Saved data entries:

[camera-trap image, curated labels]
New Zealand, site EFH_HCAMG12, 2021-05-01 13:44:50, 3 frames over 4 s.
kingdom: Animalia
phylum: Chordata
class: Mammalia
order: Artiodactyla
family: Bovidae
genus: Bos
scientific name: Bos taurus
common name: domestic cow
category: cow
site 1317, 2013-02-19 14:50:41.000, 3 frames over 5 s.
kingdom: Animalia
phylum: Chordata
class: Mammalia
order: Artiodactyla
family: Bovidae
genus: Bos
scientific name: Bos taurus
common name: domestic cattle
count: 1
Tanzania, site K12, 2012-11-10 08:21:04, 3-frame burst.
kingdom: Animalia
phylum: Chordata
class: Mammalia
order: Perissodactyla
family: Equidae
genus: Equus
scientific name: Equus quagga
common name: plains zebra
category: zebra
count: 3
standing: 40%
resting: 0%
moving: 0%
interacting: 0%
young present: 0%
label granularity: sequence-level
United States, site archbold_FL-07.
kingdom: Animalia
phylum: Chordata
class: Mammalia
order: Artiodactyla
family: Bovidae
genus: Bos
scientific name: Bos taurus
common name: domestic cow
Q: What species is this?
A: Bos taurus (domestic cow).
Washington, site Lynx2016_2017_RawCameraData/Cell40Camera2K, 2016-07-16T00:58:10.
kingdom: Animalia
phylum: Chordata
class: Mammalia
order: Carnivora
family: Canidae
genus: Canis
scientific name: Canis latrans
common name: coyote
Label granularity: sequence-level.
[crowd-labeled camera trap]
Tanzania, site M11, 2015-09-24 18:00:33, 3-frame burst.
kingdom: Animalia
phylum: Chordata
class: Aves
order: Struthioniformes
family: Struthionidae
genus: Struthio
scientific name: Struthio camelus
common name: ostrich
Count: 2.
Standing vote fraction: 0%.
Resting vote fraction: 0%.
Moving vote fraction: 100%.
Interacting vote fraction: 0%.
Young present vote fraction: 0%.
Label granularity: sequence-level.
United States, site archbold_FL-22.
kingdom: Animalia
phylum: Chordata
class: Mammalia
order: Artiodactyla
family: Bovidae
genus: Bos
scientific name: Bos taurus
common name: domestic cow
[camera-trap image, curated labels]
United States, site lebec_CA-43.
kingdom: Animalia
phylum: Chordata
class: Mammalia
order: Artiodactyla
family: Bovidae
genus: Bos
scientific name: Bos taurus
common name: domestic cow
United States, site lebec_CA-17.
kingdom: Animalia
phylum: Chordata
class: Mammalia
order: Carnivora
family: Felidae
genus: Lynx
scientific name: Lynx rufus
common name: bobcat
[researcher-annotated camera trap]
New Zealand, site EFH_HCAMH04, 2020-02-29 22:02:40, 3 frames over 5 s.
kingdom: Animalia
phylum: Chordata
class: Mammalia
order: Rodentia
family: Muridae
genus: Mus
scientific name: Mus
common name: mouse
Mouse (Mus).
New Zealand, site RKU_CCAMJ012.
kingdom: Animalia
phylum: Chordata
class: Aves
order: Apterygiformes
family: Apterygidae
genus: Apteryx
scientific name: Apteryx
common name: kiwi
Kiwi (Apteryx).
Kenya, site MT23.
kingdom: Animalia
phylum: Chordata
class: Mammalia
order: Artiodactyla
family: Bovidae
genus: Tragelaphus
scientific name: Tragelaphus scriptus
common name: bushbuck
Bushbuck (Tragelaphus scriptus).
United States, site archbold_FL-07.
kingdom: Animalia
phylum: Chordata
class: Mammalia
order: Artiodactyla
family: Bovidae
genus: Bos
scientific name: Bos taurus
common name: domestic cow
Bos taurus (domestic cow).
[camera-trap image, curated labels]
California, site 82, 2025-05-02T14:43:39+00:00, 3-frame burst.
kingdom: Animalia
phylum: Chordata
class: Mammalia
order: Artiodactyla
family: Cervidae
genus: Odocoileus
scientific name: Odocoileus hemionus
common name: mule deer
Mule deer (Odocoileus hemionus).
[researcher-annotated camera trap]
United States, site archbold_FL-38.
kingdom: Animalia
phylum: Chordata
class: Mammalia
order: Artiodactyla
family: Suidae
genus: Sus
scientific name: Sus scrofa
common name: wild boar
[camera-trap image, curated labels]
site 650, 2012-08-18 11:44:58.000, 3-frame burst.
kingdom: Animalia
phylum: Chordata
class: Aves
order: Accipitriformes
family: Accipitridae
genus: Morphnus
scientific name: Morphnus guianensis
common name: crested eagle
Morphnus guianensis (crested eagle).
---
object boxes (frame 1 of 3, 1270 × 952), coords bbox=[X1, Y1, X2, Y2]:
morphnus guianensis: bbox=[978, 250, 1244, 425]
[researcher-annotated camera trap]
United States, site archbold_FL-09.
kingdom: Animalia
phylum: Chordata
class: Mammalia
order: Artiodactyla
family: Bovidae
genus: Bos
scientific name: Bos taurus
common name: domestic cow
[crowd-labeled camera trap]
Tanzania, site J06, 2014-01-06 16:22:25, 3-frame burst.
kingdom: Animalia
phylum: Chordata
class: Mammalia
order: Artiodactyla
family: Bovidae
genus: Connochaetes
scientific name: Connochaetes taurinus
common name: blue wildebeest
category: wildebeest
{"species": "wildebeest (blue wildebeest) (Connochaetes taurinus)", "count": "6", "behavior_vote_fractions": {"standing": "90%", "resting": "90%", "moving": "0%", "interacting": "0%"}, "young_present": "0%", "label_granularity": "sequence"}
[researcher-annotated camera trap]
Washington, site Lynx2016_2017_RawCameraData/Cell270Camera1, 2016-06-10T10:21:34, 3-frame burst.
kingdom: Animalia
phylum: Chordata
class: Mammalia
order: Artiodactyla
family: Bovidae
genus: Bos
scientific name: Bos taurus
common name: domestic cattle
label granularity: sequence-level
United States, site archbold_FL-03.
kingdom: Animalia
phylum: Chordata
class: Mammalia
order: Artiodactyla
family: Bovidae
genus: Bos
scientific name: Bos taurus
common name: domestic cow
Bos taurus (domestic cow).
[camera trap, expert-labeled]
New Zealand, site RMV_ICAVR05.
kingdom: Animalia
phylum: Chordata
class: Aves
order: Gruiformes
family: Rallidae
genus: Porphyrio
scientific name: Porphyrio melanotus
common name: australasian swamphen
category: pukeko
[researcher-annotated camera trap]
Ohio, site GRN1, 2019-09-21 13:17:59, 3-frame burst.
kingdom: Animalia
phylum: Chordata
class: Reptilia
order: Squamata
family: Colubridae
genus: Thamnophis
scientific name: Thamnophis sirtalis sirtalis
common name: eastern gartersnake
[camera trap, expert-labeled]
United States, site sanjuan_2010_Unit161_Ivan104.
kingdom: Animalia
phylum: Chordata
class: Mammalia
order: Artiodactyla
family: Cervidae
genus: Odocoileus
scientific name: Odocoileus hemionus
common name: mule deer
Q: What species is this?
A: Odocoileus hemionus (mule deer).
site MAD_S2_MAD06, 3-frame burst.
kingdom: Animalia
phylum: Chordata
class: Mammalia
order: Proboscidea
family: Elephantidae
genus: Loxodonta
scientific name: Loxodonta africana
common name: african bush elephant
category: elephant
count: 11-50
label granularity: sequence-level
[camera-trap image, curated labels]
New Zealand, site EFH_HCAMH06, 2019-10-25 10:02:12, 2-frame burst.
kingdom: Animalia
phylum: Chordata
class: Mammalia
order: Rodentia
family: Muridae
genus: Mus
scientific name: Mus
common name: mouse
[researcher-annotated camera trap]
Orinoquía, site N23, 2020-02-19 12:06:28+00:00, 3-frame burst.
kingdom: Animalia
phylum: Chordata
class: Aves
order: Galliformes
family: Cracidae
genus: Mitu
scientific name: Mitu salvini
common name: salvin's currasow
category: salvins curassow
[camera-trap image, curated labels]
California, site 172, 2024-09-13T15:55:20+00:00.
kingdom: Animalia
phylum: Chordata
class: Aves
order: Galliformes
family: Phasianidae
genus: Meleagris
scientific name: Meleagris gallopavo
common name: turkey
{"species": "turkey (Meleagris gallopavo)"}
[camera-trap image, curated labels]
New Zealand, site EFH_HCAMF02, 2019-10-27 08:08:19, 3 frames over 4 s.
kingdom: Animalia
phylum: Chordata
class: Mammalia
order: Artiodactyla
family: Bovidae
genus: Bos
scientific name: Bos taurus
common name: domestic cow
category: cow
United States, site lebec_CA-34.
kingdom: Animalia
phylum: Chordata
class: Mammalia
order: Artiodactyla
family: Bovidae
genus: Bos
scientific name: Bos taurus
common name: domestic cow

What you should do: Take every line above where "category" appears and copy it.

Exercise answer:
category: cow
category: zebra
category: wildebeest
category: pukeko
category: elephant
category: salvins curassow
category: cow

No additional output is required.